Selection —

━━━━━━━━━━━━━━━━━━━━

Mercedes’ DAS System – Cornering Rivals On & Off The Track

Sportanatic - The Mercedes AMG Petronas Fomula 1 2020 Car; Image Courtesy - formula1.com
Sportanatic - The Mercedes AMG Petronas Fomula 1 2020 Car; Image Courtesy - formula1.com
Dushyant Sharma
Dushyant Sharma

Dushyant is a motorsports fan who eats and breathes Formula1. He is a communication professional in New Delhi and loves to spend his free time building DIY car models.

The ever-shrinking lap times, cars getting faster and meaner, dependency on technology and the FIA’s stringent norms to provide a level playing field to all teams as far as possible are some of the many nuances that entail the pinnacle of motor racing ecosystem, the Formula1.Without a doubt it will be very safe to say that Formula 1 is the most evolved sport of our times. But, is it really a sport anymore?

Unlike in other sports where human skill and intervention take prominence, here in Formula 1, it is technology that takes precedence. Infact, I would not shy away from saying that Formula1 has completely transformed towards being a technology sport. Be it the six-wheeler Tyrell, Brabham’s Fan car, William’s active suspension or Brawn’s double diffuser, every year the teams put forth some new technological innovation with a conscious eye on the FIA rulebook. 

The curtain raiser for season 2020’s debate has been Team Mercedes-AMG Petronas’ DAS or the Dual Axis Steering as termed by James Allison, Technical Director of the team. During the winter testing in the Catalunya circuit at Barcelona, six times world champion Lewis Hamilton was noticed making use of the novel DAS system deployed in his W11 machine. He was seen pulling and pushing the steering wheel while lapping the circuit resulting in changing the toe angle of the front wheels of his car. 

The Dual-Axis Steering system allows the driver to pull back the steering to have a toe in setting and push it forward for a toe out. To put it in simpler words, the toe is the angle of the wheels relative to the perfect straightforward direction of the car. 

A zero angle of toe refers to the wheels pointing straight up ahead, a positive angle of toe would have the wheels pointing towards the centerline of the car and the other way round if it is a negative angle of toe. So, the obvious derivatives of using the toe are, firstly, using zero toe or straightening the wheels on straight stretches of the circuit to increase speed and reduce tyre wear, which is pretty much the typical setup in all cars. Secondly, while cornering those chicanes at high speeds, pushing the toe out provides cornering stability resulting in reducing the time taken to negotiate those tight turns around the circuit.

━━━━━━━━━━━━━━━━━━━━

Short problem 1 — From the Dual Axis Steering article, quote the passage from "The ever-shrinking lap" to "the FIA rulebook." word for word.
Short problem 2 —
Answer these questions about the Dual Axis Steering article:
(a) Who is named as Technical Director of Team Mercedes-AMG Petronas?
(b) At which circuit was the DAS system noticed during winter testing?
(c) Which toe setting does pulling back the steering give?
Short problem 3 —
Decide whether each statement agrees with the Dual Axis Steering article, and back each answer with the words that settle it:
(a) Lewis Hamilton used the DAS system in his W11 machine.
(b) A positive angle of toe has the wheels pointing away from the centerline of the car.
(c) Dushyant Sharma works as a communication professional in Mumbai.

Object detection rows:
━━━━━━━━━━━━━━━━━━━━

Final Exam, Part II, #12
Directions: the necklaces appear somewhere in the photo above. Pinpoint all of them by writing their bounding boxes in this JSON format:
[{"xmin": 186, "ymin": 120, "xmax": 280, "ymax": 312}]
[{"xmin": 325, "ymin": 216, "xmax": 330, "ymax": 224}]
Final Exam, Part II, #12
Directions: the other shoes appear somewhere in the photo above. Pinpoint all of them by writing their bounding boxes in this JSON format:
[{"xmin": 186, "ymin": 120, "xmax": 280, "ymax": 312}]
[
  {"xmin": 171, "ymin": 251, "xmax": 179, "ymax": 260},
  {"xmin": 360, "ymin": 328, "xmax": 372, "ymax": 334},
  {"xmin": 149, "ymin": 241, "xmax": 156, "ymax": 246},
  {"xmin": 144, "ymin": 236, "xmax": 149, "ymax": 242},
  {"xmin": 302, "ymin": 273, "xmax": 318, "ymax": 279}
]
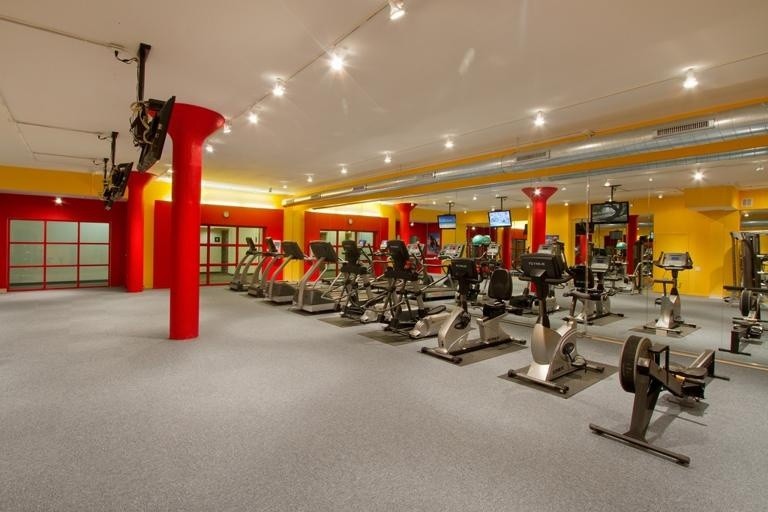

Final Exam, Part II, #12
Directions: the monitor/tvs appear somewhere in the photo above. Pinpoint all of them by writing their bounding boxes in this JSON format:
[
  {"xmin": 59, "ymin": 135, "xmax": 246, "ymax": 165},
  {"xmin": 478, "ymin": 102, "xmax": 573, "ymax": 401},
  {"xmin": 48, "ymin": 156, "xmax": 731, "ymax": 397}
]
[
  {"xmin": 575, "ymin": 201, "xmax": 693, "ymax": 273},
  {"xmin": 103, "ymin": 187, "xmax": 119, "ymax": 212},
  {"xmin": 281, "ymin": 241, "xmax": 304, "ymax": 259},
  {"xmin": 488, "ymin": 210, "xmax": 512, "ymax": 227},
  {"xmin": 309, "ymin": 239, "xmax": 426, "ymax": 263},
  {"xmin": 265, "ymin": 237, "xmax": 278, "ymax": 253},
  {"xmin": 437, "ymin": 214, "xmax": 456, "ymax": 229},
  {"xmin": 245, "ymin": 237, "xmax": 257, "ymax": 251},
  {"xmin": 109, "ymin": 161, "xmax": 134, "ymax": 198},
  {"xmin": 136, "ymin": 95, "xmax": 176, "ymax": 174},
  {"xmin": 438, "ymin": 243, "xmax": 563, "ymax": 284}
]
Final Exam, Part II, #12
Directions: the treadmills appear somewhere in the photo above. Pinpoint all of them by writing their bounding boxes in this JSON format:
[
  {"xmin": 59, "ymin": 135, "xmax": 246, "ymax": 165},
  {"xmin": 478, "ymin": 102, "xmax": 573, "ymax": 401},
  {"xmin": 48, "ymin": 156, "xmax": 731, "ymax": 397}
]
[
  {"xmin": 322, "ymin": 240, "xmax": 468, "ymax": 299},
  {"xmin": 228, "ymin": 237, "xmax": 384, "ymax": 312}
]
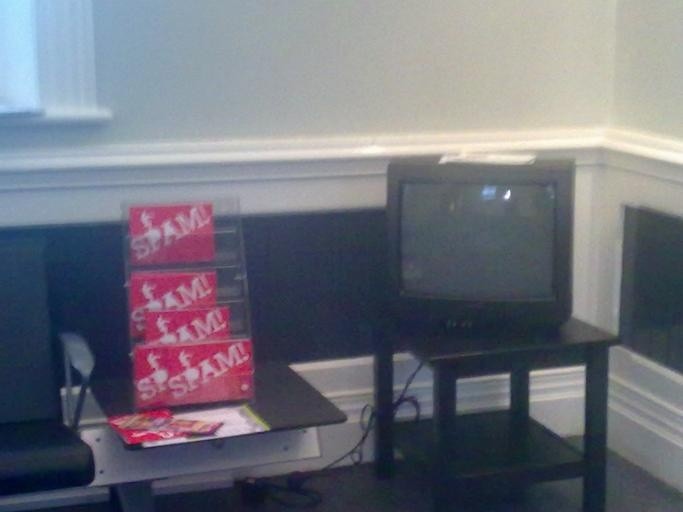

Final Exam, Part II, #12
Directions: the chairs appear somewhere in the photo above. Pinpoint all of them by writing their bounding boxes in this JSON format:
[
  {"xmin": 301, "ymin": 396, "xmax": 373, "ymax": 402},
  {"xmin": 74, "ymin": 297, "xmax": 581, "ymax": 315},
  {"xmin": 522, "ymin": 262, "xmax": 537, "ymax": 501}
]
[{"xmin": 1, "ymin": 234, "xmax": 96, "ymax": 500}]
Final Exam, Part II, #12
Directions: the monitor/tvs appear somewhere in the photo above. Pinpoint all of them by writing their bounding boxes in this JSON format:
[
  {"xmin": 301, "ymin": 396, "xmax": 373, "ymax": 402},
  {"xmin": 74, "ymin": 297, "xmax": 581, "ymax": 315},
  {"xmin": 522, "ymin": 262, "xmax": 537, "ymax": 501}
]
[{"xmin": 384, "ymin": 152, "xmax": 577, "ymax": 338}]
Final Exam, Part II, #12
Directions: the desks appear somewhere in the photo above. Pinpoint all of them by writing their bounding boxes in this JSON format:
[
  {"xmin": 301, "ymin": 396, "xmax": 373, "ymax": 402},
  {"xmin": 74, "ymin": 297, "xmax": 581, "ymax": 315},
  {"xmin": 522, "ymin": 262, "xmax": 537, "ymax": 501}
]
[
  {"xmin": 373, "ymin": 315, "xmax": 626, "ymax": 512},
  {"xmin": 79, "ymin": 356, "xmax": 348, "ymax": 512}
]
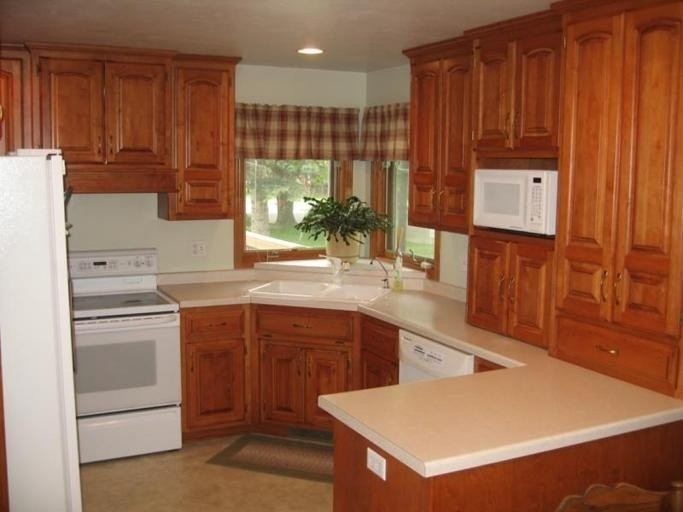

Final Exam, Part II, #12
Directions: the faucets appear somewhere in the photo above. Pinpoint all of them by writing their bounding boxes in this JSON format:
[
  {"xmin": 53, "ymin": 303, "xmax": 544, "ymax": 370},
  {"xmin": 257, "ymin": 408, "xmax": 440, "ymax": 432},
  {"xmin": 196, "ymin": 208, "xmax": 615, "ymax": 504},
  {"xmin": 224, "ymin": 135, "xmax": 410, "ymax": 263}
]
[
  {"xmin": 318, "ymin": 253, "xmax": 342, "ymax": 287},
  {"xmin": 369, "ymin": 257, "xmax": 390, "ymax": 289}
]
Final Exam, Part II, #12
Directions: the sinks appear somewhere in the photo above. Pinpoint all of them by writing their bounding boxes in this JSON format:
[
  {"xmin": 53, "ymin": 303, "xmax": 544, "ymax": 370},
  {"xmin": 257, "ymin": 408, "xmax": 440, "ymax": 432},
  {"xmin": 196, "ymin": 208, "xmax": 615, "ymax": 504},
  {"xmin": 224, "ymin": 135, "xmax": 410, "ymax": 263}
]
[
  {"xmin": 320, "ymin": 284, "xmax": 388, "ymax": 312},
  {"xmin": 249, "ymin": 280, "xmax": 329, "ymax": 308}
]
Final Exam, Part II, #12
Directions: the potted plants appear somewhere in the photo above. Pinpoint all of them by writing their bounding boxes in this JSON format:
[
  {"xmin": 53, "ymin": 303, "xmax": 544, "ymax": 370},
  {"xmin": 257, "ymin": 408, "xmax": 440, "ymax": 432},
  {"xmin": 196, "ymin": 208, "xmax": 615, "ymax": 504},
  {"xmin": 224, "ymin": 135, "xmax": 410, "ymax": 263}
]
[{"xmin": 295, "ymin": 195, "xmax": 393, "ymax": 259}]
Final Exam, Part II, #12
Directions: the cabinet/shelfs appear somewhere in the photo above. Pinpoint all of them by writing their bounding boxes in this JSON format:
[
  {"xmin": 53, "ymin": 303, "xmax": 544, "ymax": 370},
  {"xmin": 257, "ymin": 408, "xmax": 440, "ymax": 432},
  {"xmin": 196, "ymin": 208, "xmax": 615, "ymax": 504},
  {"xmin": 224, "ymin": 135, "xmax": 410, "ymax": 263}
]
[
  {"xmin": 0, "ymin": 43, "xmax": 34, "ymax": 156},
  {"xmin": 463, "ymin": 9, "xmax": 561, "ymax": 159},
  {"xmin": 550, "ymin": 0, "xmax": 683, "ymax": 335},
  {"xmin": 401, "ymin": 33, "xmax": 476, "ymax": 233},
  {"xmin": 159, "ymin": 52, "xmax": 243, "ymax": 220},
  {"xmin": 253, "ymin": 301, "xmax": 361, "ymax": 434},
  {"xmin": 465, "ymin": 227, "xmax": 556, "ymax": 348},
  {"xmin": 475, "ymin": 356, "xmax": 505, "ymax": 371},
  {"xmin": 179, "ymin": 303, "xmax": 255, "ymax": 440},
  {"xmin": 357, "ymin": 311, "xmax": 398, "ymax": 391},
  {"xmin": 547, "ymin": 311, "xmax": 683, "ymax": 399},
  {"xmin": 24, "ymin": 40, "xmax": 179, "ymax": 192}
]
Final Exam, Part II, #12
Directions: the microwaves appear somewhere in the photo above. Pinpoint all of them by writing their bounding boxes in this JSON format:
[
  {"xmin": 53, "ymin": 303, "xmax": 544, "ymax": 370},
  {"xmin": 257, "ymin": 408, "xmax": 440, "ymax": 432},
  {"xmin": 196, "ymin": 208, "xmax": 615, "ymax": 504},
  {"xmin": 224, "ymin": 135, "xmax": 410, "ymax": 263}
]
[{"xmin": 472, "ymin": 167, "xmax": 559, "ymax": 237}]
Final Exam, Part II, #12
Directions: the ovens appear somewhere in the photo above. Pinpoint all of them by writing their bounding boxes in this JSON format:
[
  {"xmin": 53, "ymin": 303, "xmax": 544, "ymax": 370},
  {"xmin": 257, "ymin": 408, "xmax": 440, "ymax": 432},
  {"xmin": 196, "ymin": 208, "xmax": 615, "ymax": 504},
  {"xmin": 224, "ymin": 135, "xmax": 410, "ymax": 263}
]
[{"xmin": 72, "ymin": 311, "xmax": 182, "ymax": 418}]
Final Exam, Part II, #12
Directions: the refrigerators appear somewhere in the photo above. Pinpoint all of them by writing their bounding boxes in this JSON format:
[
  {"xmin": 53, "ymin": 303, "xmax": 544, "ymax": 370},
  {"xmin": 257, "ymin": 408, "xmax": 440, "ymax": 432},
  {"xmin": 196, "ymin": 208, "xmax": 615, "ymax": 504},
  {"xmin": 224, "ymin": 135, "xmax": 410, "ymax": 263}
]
[{"xmin": 0, "ymin": 145, "xmax": 85, "ymax": 511}]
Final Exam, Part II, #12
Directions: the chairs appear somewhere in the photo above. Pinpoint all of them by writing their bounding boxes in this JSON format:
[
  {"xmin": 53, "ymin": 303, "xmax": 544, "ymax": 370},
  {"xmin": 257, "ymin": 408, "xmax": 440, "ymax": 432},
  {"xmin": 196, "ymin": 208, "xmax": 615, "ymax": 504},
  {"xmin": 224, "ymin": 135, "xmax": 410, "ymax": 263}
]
[{"xmin": 557, "ymin": 482, "xmax": 683, "ymax": 511}]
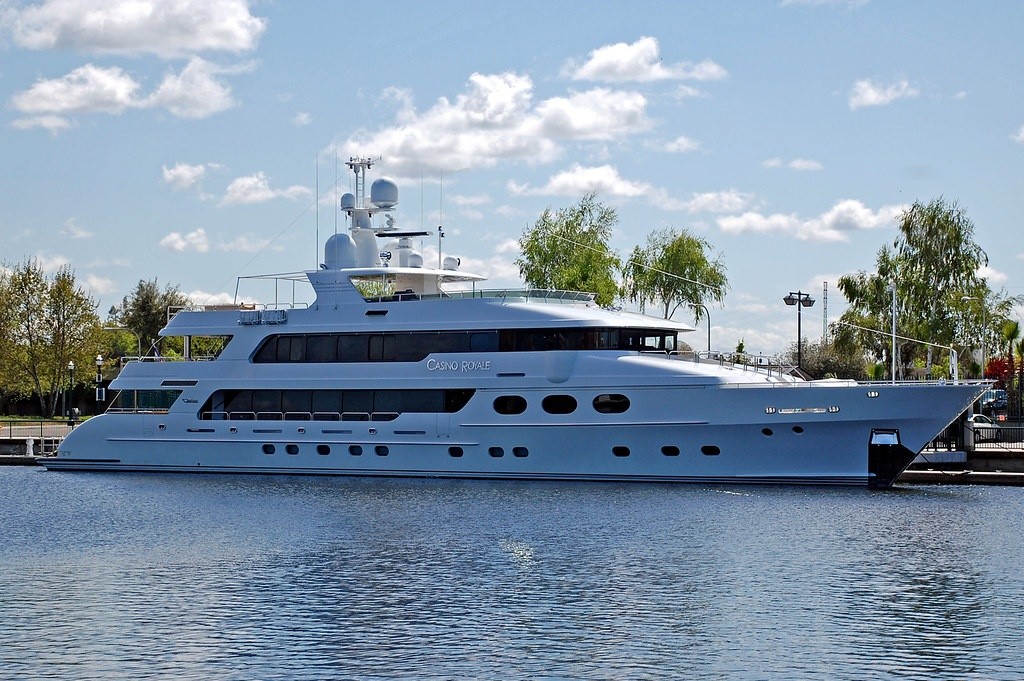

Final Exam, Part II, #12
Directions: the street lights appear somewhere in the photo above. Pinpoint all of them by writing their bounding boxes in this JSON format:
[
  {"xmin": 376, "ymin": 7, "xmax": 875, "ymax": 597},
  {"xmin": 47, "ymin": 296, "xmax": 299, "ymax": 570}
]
[
  {"xmin": 96, "ymin": 352, "xmax": 103, "ymax": 418},
  {"xmin": 687, "ymin": 303, "xmax": 710, "ymax": 361},
  {"xmin": 67, "ymin": 359, "xmax": 78, "ymax": 428},
  {"xmin": 784, "ymin": 291, "xmax": 817, "ymax": 367},
  {"xmin": 103, "ymin": 327, "xmax": 142, "ymax": 414},
  {"xmin": 960, "ymin": 294, "xmax": 985, "ymax": 381}
]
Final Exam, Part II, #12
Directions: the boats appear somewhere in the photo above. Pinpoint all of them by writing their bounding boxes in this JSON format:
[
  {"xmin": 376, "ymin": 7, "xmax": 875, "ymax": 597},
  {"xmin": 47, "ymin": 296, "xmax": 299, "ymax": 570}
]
[{"xmin": 37, "ymin": 157, "xmax": 1000, "ymax": 483}]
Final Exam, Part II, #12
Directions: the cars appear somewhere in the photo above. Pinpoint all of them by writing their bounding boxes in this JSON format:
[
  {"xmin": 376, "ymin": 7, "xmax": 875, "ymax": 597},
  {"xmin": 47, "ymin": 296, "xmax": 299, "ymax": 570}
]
[
  {"xmin": 976, "ymin": 390, "xmax": 1009, "ymax": 413},
  {"xmin": 972, "ymin": 414, "xmax": 1003, "ymax": 443}
]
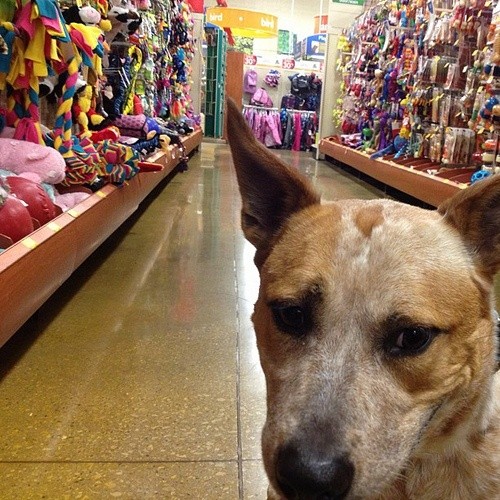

━━━━━━━━━━━━━━━━━━━━

Written reply 1 —
The ever-shrinking lap times, cars getting faster and meaner, dependency on technology and the FIA’s stringent norms to provide a level playing field to all teams as far as possible are some of the many nuances that entail the pinnacle of motor racing ecosystem, the Formula1.Without a doubt it will be very safe to say that Formula 1 is the most evolved sport of our times. But, is it really a sport anymore?

Unlike in other sports where human skill and intervention take prominence, here in Formula 1, it is technology that takes precedence. Infact, I would not shy away from saying that Formula1 has completely transformed towards being a technology sport. Be it the six-wheeler Tyrell, Brabham’s Fan car, William’s active suspension or Brawn’s double diffuser, every year the teams put forth some new technological innovation with a conscious eye on the FIA rulebook.

Written reply 2 —
(a) James Allison
(b) The Catalunya circuit at Barcelona
(c) A toe in setting

Written reply 3 —
(a) Yes: "making use of the novel DAS system deployed in his W11 machine"
(b) No: "a positive angle of toe would have the wheels pointing towards the centerline of the car"
(c) No: "He is a communication professional in New Delhi"